Suppose there exists some $k<x$ such that $cn{t}_k\ge k+1$. In this case we can make two transformations: $cn{t}_k-=(k+1)$ ; $cn{t}_{k+1}+=1$ and the sum of k!⋅cntk will not change because $(k+1)\cdot k!=(k+1)!$.

Let’s perform this operation until it is possible for all numbers from $1$ to $x-1$. After all operations the sum of $k!$⋅$cn{t}_k$ will not change and for each $k<x$ the inequality $cn{t}_k\le k$ will be satisfied because if $cn{t}_k\ge k+1$ we could perform an operation with this element.

Let’s see what is the maximum value of sum of $k\cdot cn{t}_k$ over all $k$ from $1$ to $x-1$ after all operations. We know that $cn{t}_k\le k$ for all $k$, so the maximum value of the sum is the sum of $k\cdot k!$ over all $k$.

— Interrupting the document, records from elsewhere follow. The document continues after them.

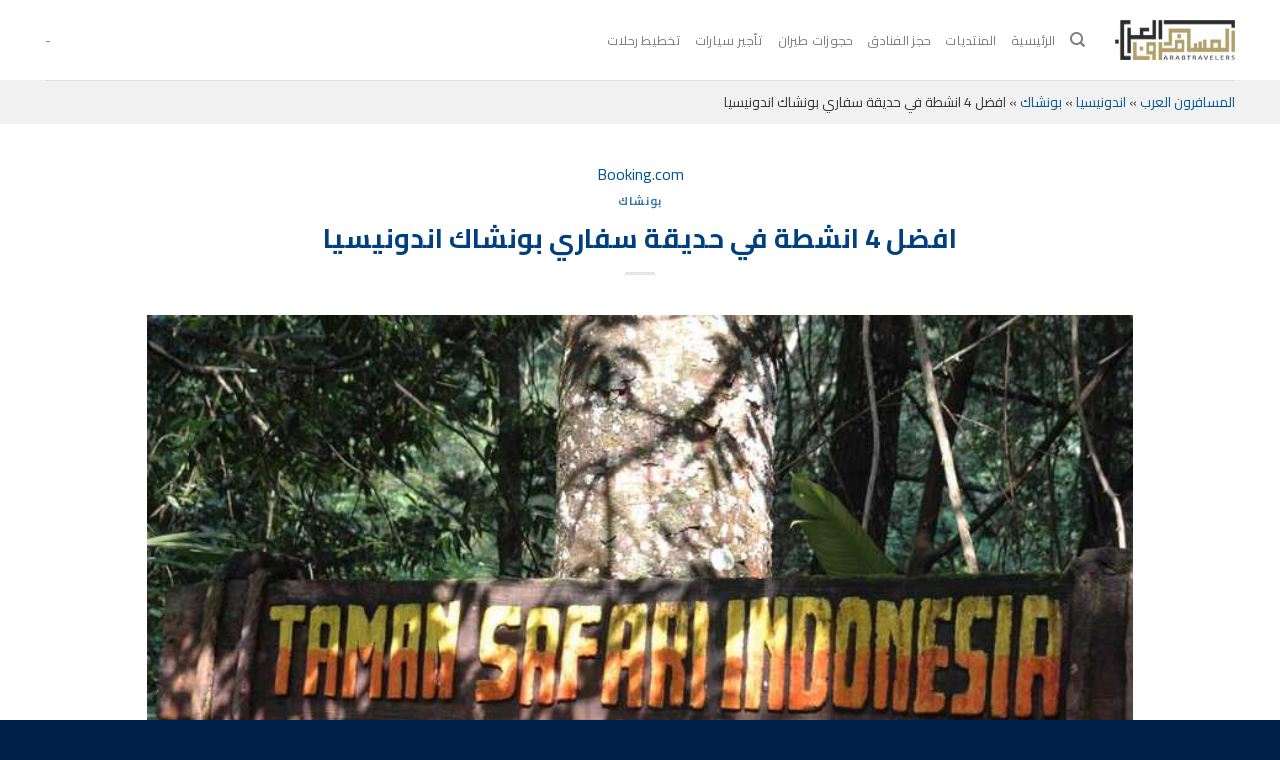

--- FILE ---
content_type: text/css
request_url: https://www.arabtravelers.com/wp-content/cache/min/1/wp-content/plugins/tourism-suite/assets/css/style.css?ver=1747887306
body_size: 234
content:
body.tapro-card-layout .post-type-archive-destination article{display:inline-block;width:300px;margin:10px;background:#fff;border:1px solid #ccc}.tapro-hierarchy ul{margin-left:20px;padding-left:10px;border-left:1px dashed #ddd}.tapro-search-result{background:#f8f8f8;padding:6px;margin-bottom:5px;border:1px solid #ddd}.comment-form-rating{margin-top:1em}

Note that $k\cdot k!=((k+1)-1)\cdot k!=(k+1)\cdot k!-k!=(k+1)!-k!$.

It means that the sum of such values over all $k$ from $1$ to $x-1$ equals to $(2!-1!)+(3!-2!)+\dots +(x!-(x-1)!)$. Each factorial from $2$ to $x-1$ will be added and subtracted from the sum. So the result is $x!-1$.

So the only one case when this sum is divisible by $x!$ is when the sum equals to $0$. It means that $cn{t}_k$ equals to zero for all $k$ from $1$ to $x-1$ after performing all operations.

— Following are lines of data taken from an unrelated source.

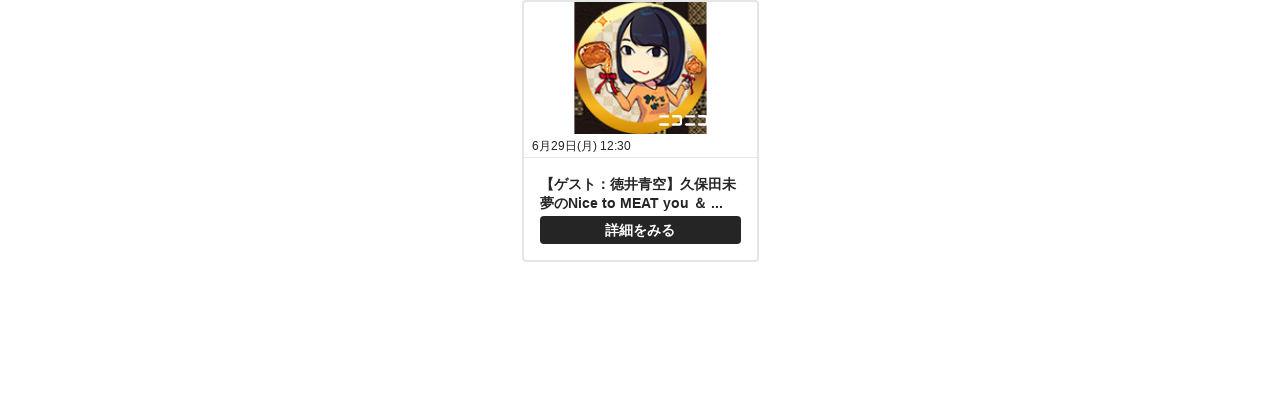

--- FILE ---
content_type: text/css
request_url: https://nicolive.cdn.nimg.jp/relive/program-information-widget/assets/index-D7bHG1I6.css
body_size: 1525
content:
@charset "UTF-8";.nicolive-blogparts-visually-hidden{position:fixed!important;pointer-events:none!important;top:0!important;left:0!important;width:4px!important;height:4px!important;opacity:0!important;overflow:hidden!important;border:none!important;margin:0!important;padding:0!important;display:block!important;visibility:visible!important}@font-face{font-family:Lato;font-weight:400;font-style:normal;src:url(https://nicolive.cdn.nimg.jp/relive/party1-static/vendor/common/lato/latolatin-regular.113f6.woff2) format("woff2"),url(https://nicolive.cdn.nimg.jp/relive/party1-static/vendor/common/lato/latolatin-regular.13322.woff) format("woff"),url(https://nicolive.cdn.nimg.jp/relive/party1-static/vendor/common/lato/latolatin-regular.31b1a.ttf) format("ttf");font-display:swap}@font-face{font-family:Lato;font-weight:700;font-style:normal;src:url(https://nicolive.cdn.nimg.jp/relive/party1-static/vendor/common/lato/latolatin-bold.f95eb.woff2) format("woff2"),url(https://nicolive.cdn.nimg.jp/relive/party1-static/vendor/common/lato/latolatin-bold.4958f.woff) format("woff"),url(https://nicolive.cdn.nimg.jp/relive/party1-static/vendor/common/lato/latolatin-bold.dd47b.ttf) format("ttf");font-display:swap}html{height:100%}body{margin:0}.nicolive-blogparts{width:237px;height:262px;overflow:hidden;margin:0 auto;box-sizing:border-box;border:2px solid var(--mono6, #e6e6e6);border-radius:4px;background-color:var(--mono8, #fff);color:var(--mono2, #252525);line-height:1.5;font-family:-apple-system,BlinkMacSystemFont,Hiragino Kaku Gothic ProN,Meiryo,sans-serif}.nicolive-blogparts-anchor{height:100%;display:flex;flex-direction:column;color:inherit;text-decoration:none}.nicolive-blogparts-body{order:1;flex-grow:1;display:flex;flex-direction:column;justify-content:space-between}.nicolive-blogparts-title{order:1;height:40px;margin:16px 16px 0;display:box;-webkit-box-orient:vertical;-webkit-line-clamp:2;overflow:hidden;text-overflow:ellipsis;font-size:14px;font-weight:700;line-height:1.4}.nicolive-blogparts-title:hover{color:var(--blue, #056dff)}.nicolive-blogparts-date-time{order:0;padding:3px 8px 2px;border-bottom:1px solid var(--mono6, #e6e6e6);font-size:12px}.nicolive-blogparts-action-button{order:1;height:28px;margin:0 16px 16px;display:flex;align-items:center;justify-content:center;color:var(--mono8, #fff);font-size:14px;font-weight:700;border-radius:4px}[data-status=comingsoon] .nicolive-blogparts-action-button{background-color:var(--blue, #056dff)}[data-status=comingsoon] .nicolive-blogparts-action-button:before{content:"";pointer-events:none;display:inline-block;width:16px;height:16px;background-color:var(--mono8, #fff);mask-image:url(https://nicolive.cdn.nimg.jp/relive/party1-static/nicolive/symbol/timeshift_icon.66a0e.svg);mask-size:contain;mask-repeat:no-repeat;mask-position:center;-webkit-mask-image:url(https://nicolive.cdn.nimg.jp/relive/party1-static/nicolive/symbol/timeshift_icon.66a0e.svg);-webkit-mask-size:contain;-webkit-mask-repeat:no-repeat;-webkit-mask-position:center;margin-right:4px}[data-status=onair] .nicolive-blogparts-action-button{background-color:var(--red, #d71d43)}[data-status=onair] .nicolive-blogparts-action-button:before{content:"";pointer-events:none;display:inline-block;width:12px;height:12px;background-color:var(--mono8, #fff);mask-image:url(https://nicolive.cdn.nimg.jp/relive/party1-static/nicolive/action/play_icon.62bfc.svg);mask-size:contain;mask-repeat:no-repeat;mask-position:center;-webkit-mask-image:url(https://nicolive.cdn.nimg.jp/relive/party1-static/nicolive/action/play_icon.62bfc.svg);-webkit-mask-size:contain;-webkit-mask-repeat:no-repeat;-webkit-mask-position:center;margin-right:4px}[data-status=timeshift] .nicolive-blogparts-action-button{background-color:var(--mono2, #252525)}[data-status=timeshift] .nicolive-blogparts-action-button:before{content:"";pointer-events:none;display:inline-block;width:12px;height:12px;background-color:var(--mono8, #fff);mask-image:url(https://nicolive.cdn.nimg.jp/relive/party1-static/nicolive/action/play_icon.62bfc.svg);mask-size:contain;mask-repeat:no-repeat;mask-position:center;-webkit-mask-image:url(https://nicolive.cdn.nimg.jp/relive/party1-static/nicolive/action/play_icon.62bfc.svg);-webkit-mask-size:contain;-webkit-mask-repeat:no-repeat;-webkit-mask-position:center;margin-right:4px}[data-status=done] .nicolive-blogparts-action-button{background-color:var(--mono2, #252525)}.nicolive-blogparts-thumbnail{order:0;margin:0;width:100%;position:relative}.nicolive-blogparts-thumbnail:before{content:"";position:absolute;bottom:0;left:0;width:100%;height:100%;background:linear-gradient(to top,rgba(var(--mono1, #1a1a1a),.45),rgba(var(--mono1, #1a1a1a),0) 32.2%);z-index:1}.nicolive-blogparts-thumbnail:after{content:"";pointer-events:none;display:inline-block;width:90px;height:12px;background-color:var(--mono8, #fff);mask-image:url(https://nicolive.cdn.nimg.jp/relive/party1-static/nicolive/logo/nicolive_logo_white.e9405.svg);mask-size:contain;mask-repeat:no-repeat;mask-position:center;-webkit-mask-image:url(https://nicolive.cdn.nimg.jp/relive/party1-static/nicolive/logo/nicolive_logo_white.e9405.svg);-webkit-mask-size:contain;-webkit-mask-repeat:no-repeat;-webkit-mask-position:center;content:"ニコニコ生放送";color:transparent;position:absolute;bottom:8px;right:8px;z-index:1}.nicolive-blogparts-image{display:block}.nicolive-blogparts-image:before{content:"";pointer-events:none;display:inline-block;width:100%;height:100%;background-image:url(https://nicolive.cdn.nimg.jp/relive/party1-static/images/component/program-card/default-thumbnail.4039c.svg);background-size:contain;background-repeat:no-repeat;background-position:center}.nicolive-blogparts-error-body{width:100%;height:100%;box-sizing:border-box;padding:16px;text-align:center;cursor:default}[data-error-reason=UnderMaintenance] .nicolive-blogparts-error-body:before{content:"";pointer-events:none;display:block;width:80px;height:80px;background-image:url(https://nicolive.cdn.nimg.jp/relive/party1-static/images/common/maintenance-namaco.ec022.svg);background-size:contain;background-repeat:no-repeat;background-position:center;margin:0 auto 8px}[data-error-reason=NotFound] .nicolive-blogparts-error-body:before{content:"";pointer-events:none;display:block;width:80px;height:80px;background-image:url(https://nicolive.cdn.nimg.jp/relive/party1-static/images/common/not-found-illust.2b705.svg);background-size:contain;background-repeat:no-repeat;background-position:center;margin:0 auto 8px}.nicolive-blogparts-error-body:after{content:"";pointer-events:none;display:block;width:90px;height:12px;background-color:var(--mono2, #252525);mask-image:url(https://nicolive.cdn.nimg.jp/relive/party1-static/nicolive/logo/nicolive_logo_white.e9405.svg);mask-size:contain;mask-repeat:no-repeat;mask-position:center;-webkit-mask-image:url(https://nicolive.cdn.nimg.jp/relive/party1-static/nicolive/logo/nicolive_logo_white.e9405.svg);-webkit-mask-size:contain;-webkit-mask-repeat:no-repeat;-webkit-mask-position:center;content:"ニコニコ生放送";color:transparent;margin:0 auto 8px}.nicolive-blogparts-error-title{font-size:14px;margin:0 0 24px;line-height:1.4;font-weight:700}.nicolive-blogparts-error-message{font-size:12px;margin:0 0 24px;line-height:1.4;color:var(--mono3, #4d4d4d)}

Time complexity: $O(n+x)$.

#include<bits/stdc++.h>
using namespace std;int main()
{int n,x;cin>>n>>x;vector<int> a(500010);for(int i=1;i<=n;i++){int k;cin>>k;a[k]++;}for(int i=1;i<=500000;i++){a[i+1]+=a[i]/(i+1);a[i]%=(i+1);}for(int i=1;i<=x-1;i++)if(a[i]){cout<<"No"<<endl;return 0;}for(int i=x;i<=500001;i++)if(a[i]){cout<<"Yes"<<endl;return 0;}return 0;
}